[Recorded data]
⁂
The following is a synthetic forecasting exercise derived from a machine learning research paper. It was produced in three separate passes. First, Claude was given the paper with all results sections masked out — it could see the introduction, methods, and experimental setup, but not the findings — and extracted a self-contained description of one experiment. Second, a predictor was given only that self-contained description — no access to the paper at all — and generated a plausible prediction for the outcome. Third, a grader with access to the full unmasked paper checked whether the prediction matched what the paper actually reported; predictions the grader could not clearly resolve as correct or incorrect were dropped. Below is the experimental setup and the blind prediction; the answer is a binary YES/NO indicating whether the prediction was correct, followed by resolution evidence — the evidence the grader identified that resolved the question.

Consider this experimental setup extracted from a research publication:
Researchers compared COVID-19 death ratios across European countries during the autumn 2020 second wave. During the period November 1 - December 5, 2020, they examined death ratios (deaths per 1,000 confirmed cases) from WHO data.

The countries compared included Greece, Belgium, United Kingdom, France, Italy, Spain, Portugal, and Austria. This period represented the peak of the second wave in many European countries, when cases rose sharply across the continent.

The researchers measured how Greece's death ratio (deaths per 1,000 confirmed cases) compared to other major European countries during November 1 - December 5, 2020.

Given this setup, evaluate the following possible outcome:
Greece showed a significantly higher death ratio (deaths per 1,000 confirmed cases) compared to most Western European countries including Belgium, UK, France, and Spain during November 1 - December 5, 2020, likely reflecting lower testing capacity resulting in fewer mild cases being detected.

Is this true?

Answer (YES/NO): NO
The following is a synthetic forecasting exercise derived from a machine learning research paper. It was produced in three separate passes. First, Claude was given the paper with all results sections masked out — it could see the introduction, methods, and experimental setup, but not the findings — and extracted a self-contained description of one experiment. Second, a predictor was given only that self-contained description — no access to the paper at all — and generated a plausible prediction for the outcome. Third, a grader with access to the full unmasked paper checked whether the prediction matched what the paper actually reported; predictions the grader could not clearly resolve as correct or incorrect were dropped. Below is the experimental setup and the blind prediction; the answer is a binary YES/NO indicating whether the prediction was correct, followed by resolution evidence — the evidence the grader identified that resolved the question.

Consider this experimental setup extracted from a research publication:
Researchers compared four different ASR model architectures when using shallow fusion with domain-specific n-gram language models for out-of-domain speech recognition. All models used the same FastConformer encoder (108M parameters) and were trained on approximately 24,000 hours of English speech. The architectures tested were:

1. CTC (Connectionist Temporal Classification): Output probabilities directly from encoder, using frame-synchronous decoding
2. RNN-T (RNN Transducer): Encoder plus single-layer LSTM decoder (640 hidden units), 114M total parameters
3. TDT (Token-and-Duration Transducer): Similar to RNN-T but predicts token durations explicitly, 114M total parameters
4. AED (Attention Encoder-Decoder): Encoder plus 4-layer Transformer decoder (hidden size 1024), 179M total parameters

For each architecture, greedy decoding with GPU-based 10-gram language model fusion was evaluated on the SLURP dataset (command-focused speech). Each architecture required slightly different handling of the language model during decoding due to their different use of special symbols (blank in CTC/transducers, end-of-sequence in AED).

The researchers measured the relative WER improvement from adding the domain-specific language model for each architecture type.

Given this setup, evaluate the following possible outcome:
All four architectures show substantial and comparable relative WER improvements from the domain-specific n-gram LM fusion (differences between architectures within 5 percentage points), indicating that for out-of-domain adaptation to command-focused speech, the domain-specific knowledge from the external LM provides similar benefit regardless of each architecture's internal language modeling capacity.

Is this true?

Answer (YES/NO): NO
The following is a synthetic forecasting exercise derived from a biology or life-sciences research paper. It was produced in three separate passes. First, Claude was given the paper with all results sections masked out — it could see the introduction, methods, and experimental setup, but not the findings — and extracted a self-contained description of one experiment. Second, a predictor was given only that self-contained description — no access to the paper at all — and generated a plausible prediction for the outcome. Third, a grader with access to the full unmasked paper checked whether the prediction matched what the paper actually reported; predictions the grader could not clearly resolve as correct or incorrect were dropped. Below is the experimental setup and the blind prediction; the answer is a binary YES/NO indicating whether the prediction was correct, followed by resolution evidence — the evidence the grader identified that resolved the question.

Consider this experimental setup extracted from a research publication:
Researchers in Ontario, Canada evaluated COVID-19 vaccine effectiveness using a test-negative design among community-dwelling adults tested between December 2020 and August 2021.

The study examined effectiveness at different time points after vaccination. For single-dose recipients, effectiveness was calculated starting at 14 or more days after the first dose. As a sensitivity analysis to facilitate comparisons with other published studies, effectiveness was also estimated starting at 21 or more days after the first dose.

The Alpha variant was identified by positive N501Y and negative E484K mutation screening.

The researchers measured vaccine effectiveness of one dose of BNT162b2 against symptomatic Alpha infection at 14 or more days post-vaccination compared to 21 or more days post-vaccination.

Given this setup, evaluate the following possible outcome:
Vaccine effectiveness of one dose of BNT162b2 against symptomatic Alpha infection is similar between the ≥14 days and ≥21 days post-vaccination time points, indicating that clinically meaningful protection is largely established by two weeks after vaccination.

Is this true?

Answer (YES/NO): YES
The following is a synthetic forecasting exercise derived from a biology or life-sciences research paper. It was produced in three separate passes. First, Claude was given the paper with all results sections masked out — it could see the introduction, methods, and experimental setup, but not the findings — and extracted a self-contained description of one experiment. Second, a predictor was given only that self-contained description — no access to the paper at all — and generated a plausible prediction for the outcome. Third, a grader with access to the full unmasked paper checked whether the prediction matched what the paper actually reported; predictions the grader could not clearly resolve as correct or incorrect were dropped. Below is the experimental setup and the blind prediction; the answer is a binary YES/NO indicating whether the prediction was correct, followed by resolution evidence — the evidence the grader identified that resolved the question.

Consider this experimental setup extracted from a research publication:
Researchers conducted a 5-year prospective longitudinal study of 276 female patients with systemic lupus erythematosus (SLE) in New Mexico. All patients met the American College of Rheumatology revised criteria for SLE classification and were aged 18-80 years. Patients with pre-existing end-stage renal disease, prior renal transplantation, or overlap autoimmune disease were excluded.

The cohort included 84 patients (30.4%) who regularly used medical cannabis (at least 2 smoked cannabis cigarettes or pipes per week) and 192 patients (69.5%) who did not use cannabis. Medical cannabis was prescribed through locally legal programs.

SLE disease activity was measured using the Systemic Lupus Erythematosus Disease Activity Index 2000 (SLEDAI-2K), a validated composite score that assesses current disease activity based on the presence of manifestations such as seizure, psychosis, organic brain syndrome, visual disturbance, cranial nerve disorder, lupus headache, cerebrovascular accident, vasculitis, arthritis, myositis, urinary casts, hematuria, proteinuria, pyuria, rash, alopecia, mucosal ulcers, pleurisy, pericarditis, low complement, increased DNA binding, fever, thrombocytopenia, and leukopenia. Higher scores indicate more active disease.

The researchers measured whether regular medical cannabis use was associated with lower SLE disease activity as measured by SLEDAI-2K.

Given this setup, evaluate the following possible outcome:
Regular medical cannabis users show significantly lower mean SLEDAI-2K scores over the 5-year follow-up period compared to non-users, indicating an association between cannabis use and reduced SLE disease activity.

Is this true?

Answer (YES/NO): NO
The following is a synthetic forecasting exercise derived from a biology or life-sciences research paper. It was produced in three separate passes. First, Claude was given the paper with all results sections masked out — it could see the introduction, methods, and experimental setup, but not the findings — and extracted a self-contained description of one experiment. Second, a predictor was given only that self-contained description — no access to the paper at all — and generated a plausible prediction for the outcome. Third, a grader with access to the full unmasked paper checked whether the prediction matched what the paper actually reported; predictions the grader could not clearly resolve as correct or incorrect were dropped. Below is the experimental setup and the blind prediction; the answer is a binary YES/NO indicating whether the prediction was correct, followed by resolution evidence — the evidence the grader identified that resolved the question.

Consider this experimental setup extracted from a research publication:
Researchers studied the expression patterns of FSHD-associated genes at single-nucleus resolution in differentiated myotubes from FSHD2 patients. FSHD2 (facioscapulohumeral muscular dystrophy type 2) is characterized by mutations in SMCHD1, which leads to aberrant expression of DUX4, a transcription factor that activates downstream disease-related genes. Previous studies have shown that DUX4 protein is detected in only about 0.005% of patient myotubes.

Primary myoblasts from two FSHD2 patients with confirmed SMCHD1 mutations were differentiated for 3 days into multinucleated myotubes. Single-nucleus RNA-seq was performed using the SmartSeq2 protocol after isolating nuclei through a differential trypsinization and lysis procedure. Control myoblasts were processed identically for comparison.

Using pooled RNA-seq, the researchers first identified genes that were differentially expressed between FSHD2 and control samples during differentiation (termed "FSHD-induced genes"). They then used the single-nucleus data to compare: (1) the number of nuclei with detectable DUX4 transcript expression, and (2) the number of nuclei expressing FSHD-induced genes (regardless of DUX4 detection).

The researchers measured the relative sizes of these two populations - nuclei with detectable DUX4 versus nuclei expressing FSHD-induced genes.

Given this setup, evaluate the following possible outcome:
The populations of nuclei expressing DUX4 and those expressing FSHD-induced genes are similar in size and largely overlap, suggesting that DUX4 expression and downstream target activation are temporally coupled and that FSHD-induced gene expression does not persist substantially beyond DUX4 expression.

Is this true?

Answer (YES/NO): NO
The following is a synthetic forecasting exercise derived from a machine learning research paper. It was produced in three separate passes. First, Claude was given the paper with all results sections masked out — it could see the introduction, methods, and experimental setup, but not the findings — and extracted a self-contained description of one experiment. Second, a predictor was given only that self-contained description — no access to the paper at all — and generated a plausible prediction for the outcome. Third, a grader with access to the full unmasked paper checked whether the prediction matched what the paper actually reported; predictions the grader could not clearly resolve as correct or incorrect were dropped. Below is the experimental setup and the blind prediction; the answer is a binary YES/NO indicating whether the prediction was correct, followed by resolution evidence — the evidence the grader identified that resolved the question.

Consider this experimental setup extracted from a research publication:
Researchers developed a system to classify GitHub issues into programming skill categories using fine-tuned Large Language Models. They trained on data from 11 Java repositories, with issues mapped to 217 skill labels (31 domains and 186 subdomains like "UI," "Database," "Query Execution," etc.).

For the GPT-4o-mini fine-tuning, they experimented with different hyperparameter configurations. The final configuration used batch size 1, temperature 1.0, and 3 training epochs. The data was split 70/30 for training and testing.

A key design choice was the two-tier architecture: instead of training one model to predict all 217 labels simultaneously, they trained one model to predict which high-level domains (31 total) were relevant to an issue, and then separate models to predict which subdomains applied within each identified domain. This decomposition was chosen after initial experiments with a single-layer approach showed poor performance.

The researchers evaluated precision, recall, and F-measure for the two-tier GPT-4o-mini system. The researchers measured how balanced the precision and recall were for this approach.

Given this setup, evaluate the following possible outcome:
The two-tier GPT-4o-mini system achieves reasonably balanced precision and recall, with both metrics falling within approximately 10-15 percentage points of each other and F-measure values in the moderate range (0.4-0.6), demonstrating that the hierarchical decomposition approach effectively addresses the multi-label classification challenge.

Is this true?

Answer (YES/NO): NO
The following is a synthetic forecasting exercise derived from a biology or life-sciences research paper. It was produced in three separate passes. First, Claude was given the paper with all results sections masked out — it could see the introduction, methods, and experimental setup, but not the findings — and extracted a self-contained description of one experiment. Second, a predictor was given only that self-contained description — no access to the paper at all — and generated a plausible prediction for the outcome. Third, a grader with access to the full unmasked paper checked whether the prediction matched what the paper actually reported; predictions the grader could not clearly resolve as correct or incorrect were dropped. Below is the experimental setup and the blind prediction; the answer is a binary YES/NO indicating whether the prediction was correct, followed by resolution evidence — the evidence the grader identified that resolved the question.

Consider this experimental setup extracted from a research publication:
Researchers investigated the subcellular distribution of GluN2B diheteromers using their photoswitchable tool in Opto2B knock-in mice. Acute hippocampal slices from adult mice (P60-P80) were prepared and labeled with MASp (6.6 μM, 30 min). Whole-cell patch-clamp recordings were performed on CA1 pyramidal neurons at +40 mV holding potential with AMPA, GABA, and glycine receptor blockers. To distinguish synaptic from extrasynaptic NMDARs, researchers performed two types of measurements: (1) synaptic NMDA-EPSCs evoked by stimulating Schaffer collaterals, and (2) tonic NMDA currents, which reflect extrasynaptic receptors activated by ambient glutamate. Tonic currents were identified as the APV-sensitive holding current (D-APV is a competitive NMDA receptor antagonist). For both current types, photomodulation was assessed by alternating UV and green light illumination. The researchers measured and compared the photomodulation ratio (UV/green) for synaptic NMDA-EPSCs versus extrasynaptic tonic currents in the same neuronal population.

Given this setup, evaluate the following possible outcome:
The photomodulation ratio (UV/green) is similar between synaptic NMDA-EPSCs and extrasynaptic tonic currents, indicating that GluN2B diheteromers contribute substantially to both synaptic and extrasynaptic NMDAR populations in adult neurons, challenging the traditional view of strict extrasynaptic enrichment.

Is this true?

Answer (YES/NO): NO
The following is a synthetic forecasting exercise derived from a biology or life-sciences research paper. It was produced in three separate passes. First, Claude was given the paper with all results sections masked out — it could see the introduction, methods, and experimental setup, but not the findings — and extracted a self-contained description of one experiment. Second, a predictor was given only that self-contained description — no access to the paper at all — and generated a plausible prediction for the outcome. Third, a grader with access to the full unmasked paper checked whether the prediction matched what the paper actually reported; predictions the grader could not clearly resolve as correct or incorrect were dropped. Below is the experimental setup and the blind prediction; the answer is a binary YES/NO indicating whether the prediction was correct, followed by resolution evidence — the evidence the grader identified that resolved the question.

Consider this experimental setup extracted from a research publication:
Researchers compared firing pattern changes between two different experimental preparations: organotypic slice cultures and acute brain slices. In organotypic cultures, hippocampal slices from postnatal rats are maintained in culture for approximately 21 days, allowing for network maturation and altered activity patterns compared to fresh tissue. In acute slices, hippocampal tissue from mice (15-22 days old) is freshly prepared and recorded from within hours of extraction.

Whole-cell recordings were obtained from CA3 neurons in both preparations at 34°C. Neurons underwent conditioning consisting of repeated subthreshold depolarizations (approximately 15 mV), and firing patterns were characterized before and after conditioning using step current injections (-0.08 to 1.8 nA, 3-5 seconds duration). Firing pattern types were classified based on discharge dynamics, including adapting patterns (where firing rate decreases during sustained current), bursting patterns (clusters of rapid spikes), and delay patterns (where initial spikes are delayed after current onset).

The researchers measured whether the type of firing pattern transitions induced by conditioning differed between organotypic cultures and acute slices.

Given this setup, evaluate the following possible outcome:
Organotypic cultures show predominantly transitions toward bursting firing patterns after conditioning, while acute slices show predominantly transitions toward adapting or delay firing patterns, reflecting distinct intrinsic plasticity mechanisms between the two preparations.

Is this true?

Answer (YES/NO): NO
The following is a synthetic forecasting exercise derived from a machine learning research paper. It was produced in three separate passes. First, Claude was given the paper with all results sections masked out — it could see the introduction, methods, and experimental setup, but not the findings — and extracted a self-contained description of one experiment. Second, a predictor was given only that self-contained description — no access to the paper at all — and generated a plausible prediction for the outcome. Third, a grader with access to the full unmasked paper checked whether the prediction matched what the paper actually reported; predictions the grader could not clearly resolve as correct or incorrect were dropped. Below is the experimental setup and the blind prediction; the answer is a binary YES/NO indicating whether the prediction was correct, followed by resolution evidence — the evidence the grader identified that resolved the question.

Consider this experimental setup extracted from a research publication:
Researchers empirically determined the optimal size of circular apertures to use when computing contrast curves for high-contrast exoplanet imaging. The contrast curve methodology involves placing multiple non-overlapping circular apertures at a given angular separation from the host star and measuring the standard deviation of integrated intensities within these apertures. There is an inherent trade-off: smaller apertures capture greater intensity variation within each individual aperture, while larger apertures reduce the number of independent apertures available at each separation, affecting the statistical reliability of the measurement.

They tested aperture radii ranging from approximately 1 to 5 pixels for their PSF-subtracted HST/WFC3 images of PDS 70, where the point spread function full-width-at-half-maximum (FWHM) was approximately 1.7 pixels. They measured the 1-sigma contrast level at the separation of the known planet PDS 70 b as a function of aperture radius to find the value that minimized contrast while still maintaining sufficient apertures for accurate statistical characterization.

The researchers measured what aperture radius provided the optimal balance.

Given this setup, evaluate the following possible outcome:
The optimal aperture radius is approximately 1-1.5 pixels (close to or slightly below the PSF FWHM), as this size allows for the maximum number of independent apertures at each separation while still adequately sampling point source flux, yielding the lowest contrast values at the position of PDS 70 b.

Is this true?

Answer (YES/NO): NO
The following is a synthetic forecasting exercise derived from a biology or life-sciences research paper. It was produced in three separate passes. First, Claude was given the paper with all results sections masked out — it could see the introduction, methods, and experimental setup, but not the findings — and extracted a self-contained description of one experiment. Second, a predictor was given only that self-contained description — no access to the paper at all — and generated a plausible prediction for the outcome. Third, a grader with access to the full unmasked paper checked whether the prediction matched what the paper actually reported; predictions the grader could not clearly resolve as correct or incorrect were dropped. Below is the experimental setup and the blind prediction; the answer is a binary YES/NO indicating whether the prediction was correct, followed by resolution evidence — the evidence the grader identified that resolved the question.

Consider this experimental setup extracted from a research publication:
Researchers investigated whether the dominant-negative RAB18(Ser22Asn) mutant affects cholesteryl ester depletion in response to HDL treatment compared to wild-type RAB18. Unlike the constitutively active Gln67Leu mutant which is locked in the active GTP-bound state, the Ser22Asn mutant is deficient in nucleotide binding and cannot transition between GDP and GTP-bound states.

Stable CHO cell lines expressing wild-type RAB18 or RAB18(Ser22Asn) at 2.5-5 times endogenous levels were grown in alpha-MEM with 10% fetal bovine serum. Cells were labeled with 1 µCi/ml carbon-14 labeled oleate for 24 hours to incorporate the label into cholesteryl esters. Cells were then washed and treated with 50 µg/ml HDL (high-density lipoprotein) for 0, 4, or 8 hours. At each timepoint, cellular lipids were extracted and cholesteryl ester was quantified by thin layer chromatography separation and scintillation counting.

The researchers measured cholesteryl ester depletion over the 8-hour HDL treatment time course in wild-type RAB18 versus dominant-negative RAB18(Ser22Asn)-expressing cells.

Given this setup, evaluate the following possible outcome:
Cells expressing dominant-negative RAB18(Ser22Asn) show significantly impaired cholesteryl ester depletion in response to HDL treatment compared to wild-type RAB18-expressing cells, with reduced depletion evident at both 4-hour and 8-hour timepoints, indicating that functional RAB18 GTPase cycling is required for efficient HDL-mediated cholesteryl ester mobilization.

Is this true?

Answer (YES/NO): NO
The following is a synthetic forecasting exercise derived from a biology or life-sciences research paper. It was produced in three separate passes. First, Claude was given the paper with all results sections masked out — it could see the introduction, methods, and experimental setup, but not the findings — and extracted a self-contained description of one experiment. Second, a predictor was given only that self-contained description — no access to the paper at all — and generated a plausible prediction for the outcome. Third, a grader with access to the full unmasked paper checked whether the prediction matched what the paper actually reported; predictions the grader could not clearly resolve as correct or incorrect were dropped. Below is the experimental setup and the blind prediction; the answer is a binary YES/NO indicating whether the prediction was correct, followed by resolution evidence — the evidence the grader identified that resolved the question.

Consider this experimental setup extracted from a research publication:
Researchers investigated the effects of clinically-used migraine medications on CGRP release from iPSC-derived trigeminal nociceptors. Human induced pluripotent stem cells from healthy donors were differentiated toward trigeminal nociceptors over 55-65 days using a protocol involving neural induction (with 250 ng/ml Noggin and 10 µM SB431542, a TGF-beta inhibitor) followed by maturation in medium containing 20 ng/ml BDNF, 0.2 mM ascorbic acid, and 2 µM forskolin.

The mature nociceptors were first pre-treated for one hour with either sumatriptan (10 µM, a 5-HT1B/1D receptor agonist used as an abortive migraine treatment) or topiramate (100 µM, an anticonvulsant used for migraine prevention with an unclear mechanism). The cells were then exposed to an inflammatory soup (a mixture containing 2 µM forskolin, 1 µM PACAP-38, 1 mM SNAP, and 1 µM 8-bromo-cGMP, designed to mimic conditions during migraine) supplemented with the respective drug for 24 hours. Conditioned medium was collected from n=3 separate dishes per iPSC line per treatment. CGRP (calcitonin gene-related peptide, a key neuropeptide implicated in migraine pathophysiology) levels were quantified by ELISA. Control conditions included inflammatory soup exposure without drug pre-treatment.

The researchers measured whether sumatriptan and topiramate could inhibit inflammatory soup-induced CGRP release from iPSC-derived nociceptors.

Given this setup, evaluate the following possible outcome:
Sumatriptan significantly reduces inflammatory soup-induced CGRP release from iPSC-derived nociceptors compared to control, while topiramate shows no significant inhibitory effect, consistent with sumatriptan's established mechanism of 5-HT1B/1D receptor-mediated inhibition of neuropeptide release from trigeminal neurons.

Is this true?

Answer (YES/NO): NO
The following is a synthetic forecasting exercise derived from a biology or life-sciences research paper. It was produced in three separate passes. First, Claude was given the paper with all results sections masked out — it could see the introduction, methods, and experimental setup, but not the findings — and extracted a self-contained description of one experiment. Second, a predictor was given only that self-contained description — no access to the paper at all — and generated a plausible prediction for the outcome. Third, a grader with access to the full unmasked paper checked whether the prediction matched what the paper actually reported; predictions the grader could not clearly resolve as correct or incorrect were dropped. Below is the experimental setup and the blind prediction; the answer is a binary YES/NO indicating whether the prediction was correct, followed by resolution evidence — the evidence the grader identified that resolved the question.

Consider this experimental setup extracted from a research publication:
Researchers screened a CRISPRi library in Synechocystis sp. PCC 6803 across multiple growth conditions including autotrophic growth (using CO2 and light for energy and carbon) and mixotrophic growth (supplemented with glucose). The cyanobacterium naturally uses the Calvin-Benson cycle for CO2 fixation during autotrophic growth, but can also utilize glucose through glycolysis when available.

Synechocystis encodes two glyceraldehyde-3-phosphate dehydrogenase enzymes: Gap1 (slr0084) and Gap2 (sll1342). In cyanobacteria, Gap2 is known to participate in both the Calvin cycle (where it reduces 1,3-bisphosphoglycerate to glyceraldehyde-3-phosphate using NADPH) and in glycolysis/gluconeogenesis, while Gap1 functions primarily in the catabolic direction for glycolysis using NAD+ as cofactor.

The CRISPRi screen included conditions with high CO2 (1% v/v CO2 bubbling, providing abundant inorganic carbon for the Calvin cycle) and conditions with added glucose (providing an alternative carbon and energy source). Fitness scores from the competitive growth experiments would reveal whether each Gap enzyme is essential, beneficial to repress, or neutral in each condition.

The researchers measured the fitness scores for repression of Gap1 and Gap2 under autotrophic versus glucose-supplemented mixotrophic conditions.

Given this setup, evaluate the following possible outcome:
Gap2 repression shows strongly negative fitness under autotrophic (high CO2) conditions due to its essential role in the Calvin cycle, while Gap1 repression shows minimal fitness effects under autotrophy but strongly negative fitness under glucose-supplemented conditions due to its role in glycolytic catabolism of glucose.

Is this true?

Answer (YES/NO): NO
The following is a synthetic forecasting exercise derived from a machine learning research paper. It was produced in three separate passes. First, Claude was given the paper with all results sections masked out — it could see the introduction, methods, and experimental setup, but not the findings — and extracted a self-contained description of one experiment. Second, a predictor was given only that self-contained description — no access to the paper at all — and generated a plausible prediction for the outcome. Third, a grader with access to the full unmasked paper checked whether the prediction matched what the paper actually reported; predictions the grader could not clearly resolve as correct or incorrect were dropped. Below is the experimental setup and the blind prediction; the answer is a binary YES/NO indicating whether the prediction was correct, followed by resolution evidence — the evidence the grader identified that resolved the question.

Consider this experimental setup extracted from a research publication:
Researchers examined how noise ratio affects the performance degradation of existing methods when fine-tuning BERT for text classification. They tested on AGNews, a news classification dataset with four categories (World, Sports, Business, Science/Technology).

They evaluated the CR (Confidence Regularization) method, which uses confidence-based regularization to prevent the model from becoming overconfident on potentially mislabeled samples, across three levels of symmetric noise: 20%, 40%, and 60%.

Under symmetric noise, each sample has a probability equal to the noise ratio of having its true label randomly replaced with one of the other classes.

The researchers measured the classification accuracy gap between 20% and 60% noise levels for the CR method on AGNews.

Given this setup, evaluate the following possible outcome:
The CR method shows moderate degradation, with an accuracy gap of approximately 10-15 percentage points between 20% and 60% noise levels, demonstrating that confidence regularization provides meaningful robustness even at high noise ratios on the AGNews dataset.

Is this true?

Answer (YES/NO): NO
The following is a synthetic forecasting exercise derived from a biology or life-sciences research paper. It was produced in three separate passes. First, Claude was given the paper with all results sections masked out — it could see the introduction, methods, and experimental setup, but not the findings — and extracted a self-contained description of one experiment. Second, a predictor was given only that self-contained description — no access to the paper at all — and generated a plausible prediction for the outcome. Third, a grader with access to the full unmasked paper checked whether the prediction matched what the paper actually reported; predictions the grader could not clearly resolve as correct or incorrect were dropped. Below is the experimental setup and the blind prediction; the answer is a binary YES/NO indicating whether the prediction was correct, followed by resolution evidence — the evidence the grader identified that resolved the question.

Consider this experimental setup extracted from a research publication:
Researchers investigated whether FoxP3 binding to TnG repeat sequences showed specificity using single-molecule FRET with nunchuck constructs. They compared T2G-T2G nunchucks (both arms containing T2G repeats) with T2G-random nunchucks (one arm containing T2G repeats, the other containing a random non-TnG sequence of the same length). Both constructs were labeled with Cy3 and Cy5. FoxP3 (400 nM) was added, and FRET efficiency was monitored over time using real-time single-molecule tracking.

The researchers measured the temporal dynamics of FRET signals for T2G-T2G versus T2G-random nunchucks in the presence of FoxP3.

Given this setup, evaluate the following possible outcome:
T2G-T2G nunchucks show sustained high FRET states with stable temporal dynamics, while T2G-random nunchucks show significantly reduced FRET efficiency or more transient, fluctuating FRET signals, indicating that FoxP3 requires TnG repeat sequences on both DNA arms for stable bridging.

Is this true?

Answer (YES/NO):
⁂
Assignment: Copy exactly the stretch of data above from the line with "Researchers examined how" through the line with "Under symmetric noise, each", and omit all other lines.

Expected output:
Researchers examined how noise ratio affects the performance degradation of existing methods when fine-tuning BERT for text classification. They tested on AGNews, a news classification dataset with four categories (World, Sports, Business, Science/Technology).

They evaluated the CR (Confidence Regularization) method, which uses confidence-based regularization to prevent the model from becoming overconfident on potentially mislabeled samples, across three levels of symmetric noise: 20%, 40%, and 60%.

Under symmetric noise, each sample has a probability equal to the noise ratio of having its true label randomly replaced with one of the other classes.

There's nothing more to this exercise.